Single by Mouse and the Traps
- B-side: "All for You"
- Released: December 1965
- Recorded: 1965, Robin Hood Studio
- Genre: Folk rock, garage rock
- Length: 2:43
- Label: Fraternity
- Songwriter(s): Ronny "Mouse" Weiss (music) Knox Henderson (words)
- Producer(s): Robin Hood Brians

Mouse and the Traps singles chronology
|  | "A Public Execution" (1965) | "Made of Sugar, Made of Spice" (1966) |

= A Public Execution =

"A Public Execution" is a song performed and recorded by the American band Mouse and the Traps, also credited simply as Mouse, written by Ronny "Mouse" Weiss (né Ronald Lon Weiss; born 1942) (music) and Knox Henderson (né Knox Holmes Henderson; 1939–2002) (words), and first released as the group's debut single on Fraternity Records in December 1965 (see 1965 in music). The song was a big regional hit in Texas and peaked in the lower reaches of the Billboard charts, but has become better-known today, in large part, due to the band's uncanny imitation of Highway 61 Revisited-era Bob Dylan.
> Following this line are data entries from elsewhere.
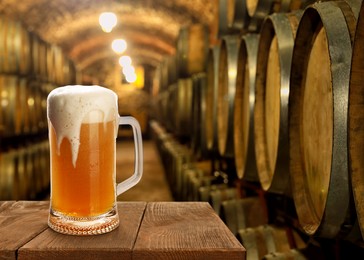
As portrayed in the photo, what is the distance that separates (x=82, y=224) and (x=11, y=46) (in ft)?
14.2

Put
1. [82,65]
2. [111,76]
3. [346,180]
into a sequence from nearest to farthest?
[346,180], [82,65], [111,76]

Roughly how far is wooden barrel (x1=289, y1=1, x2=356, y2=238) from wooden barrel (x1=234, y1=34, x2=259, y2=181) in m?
0.55

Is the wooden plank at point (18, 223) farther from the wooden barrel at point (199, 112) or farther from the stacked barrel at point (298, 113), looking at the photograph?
the wooden barrel at point (199, 112)

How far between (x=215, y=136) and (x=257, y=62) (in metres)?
0.99

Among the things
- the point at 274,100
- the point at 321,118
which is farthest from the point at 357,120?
the point at 274,100

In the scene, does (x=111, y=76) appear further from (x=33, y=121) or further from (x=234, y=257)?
(x=234, y=257)

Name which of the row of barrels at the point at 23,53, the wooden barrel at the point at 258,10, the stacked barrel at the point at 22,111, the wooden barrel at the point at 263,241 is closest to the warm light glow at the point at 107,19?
the row of barrels at the point at 23,53

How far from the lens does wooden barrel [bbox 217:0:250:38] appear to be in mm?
2691

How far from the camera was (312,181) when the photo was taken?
4.87 feet

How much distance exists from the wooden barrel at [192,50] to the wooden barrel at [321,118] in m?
3.55

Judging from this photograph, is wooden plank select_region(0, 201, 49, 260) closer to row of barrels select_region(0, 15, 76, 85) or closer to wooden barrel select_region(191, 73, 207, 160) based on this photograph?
wooden barrel select_region(191, 73, 207, 160)

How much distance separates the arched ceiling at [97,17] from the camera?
780 cm

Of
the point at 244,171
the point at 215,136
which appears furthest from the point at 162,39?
the point at 244,171

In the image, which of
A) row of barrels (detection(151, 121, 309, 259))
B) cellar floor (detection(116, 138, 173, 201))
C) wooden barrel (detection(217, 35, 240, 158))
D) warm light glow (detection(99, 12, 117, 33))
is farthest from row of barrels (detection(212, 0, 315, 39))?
warm light glow (detection(99, 12, 117, 33))
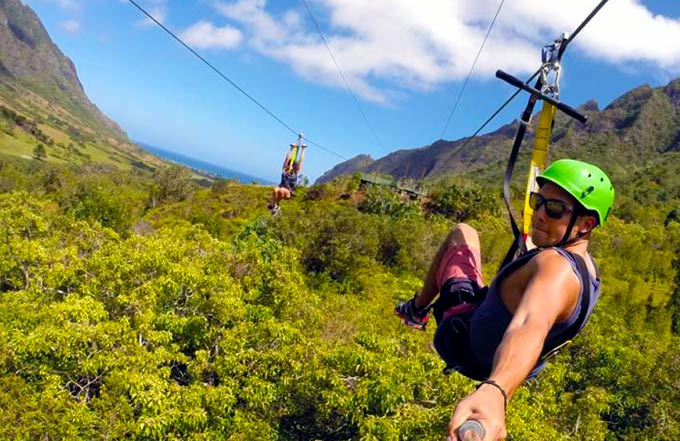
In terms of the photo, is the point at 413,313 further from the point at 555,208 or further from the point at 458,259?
the point at 555,208

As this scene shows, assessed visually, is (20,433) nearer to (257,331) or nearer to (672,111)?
(257,331)

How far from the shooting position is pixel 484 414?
1365 millimetres

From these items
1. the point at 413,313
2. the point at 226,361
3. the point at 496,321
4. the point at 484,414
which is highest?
the point at 496,321

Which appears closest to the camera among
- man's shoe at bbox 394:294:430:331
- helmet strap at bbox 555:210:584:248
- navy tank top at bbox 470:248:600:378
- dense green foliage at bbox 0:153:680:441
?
navy tank top at bbox 470:248:600:378

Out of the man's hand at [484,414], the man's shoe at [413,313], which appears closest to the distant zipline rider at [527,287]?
the man's hand at [484,414]

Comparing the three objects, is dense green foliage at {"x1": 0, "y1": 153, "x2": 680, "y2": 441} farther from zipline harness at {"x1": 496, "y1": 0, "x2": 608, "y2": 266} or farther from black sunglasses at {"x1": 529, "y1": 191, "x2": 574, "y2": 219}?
black sunglasses at {"x1": 529, "y1": 191, "x2": 574, "y2": 219}

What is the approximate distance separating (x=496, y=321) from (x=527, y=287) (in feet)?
1.75

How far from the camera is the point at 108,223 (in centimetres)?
3828

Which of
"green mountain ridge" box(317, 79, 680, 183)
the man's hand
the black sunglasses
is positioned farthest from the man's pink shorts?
"green mountain ridge" box(317, 79, 680, 183)

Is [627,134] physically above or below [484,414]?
above

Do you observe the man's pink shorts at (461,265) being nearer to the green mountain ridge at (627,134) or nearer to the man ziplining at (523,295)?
the man ziplining at (523,295)

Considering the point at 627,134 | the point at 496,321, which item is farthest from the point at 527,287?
the point at 627,134

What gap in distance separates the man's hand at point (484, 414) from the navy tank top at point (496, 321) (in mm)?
710

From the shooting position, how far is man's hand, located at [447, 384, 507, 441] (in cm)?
133
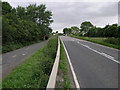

"A Public Execution" was originally a one-time studio-project by Weiss at Robin Hood Studios, owned by Robin Hood Brians, Jr. (born 1939), with no real expectations for commercial success. The song is based around a basic ascending tandem guitar-organ riff that has a striking similarity to Dylan's "Like a Rolling Stone". It's Dylanesque characteristics continue with Weiss's lead vocal, described by music historian Richie Unterberger as being "like vintage Dylan, a grinning, surrealistic, half-spoken rant" at a specific woman that boasted about being better-off without her. Weiss's homage, borderline parody, to Dylan concludes with an enthusiastic yowl, again, a detail featured on "Like a Rolling Stone". Unterberger goes on to characterize "A Public Execution" as "one of the few rip-offs so utterly accurate that it could easily fool listeners into believing it was the original article". Arguably, the tune is among the most accurate Dylan imitations to emerge from the era, not even replicated by Mouse and the Traps on their later recordings.

Upon release, "A Public Execution" bubbled under the Billboard Hot 100 at number 121. It was a tremendous regional hit for the group and proved to be their most successful release. The tune has since gained wider recognition for being featured on the groundbreaking album Nuggets: Original Artyfacts from the First Psychedelic Era, 1965-1968 in 1972, along with other Nuggets releases More Nuggets, Volume 2 and Nuggets: Volume 6, Punk Part 2. In later years, the song has appeared on the compilation albums Public Execution and The Fraternity Years.